Tarefas »
a. De acordo com a notícia sobre a fuga de Gutiérrez, que idade tinha o coronel da reserva Lucio Gutiérrez?
b. Liste todas as peças de vestuário ou de proteção que, segundo a notícia sobre a fuga de Gutiérrez, o ex-presidente usava ao subir no veículo.

Trecho selecionado »
Com capuz de ninja, Gutiérrez foge para o exílio em camburão

O embaixador brasileiro, também disfarçado de policial, acompanhou o ex-presidente na fuga de madrugada

 

QUITO – Eram 4h em Quito (6h em Brasília). O silêncio da madrugada ainda escura e fria foi quebrado por duas viaturas do Grupo de Operações Especiais (GOE) da polícia equatoriana. O portão de trás da residência do embaixador brasileiro, Sérgio Florencio, se abriu. O coronel da reserva Lucio Gutiérrez, de 48 anos, subiu num dos veículos, vestindo o uniforme completo do GOE, o rosto coberto por um capuz ao estilo ninja, o tronco protegido por colete a prova de balas. O embaixador, trajando a mesma indumentária, à exceção do capuz, vinha junto. Dois guarda-costas os acompanhavam.

(Registros de uma fonte de dados)
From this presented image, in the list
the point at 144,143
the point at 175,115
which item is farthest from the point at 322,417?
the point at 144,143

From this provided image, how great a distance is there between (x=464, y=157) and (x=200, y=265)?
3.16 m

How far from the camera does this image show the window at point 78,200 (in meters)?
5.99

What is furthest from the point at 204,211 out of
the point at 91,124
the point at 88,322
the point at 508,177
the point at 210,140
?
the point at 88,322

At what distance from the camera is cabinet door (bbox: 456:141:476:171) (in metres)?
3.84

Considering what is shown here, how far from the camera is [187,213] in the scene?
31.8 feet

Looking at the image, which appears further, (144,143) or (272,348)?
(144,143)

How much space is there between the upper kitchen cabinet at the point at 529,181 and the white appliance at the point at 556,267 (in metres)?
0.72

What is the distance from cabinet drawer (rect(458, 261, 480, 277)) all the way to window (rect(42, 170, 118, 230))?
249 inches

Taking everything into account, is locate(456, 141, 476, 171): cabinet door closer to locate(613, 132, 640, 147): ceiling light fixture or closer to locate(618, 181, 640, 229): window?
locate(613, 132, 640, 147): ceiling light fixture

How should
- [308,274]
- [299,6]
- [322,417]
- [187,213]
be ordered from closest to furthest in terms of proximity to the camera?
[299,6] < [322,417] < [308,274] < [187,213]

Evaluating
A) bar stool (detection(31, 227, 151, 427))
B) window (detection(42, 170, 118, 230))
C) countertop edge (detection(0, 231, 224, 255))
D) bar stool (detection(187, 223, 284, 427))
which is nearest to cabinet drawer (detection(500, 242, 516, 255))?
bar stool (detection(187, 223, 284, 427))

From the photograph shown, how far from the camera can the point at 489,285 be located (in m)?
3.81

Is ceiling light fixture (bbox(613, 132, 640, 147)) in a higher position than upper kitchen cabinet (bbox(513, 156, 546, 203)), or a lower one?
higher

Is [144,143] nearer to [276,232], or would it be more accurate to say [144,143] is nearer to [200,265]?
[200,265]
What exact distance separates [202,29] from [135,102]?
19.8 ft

Soluções »
a. 48 anos.

b.
- O uniforme completo do GOE
- Um capuz ao estilo ninja, cobrindo o rosto
- Um colete a prova de balas, protegendo o tronco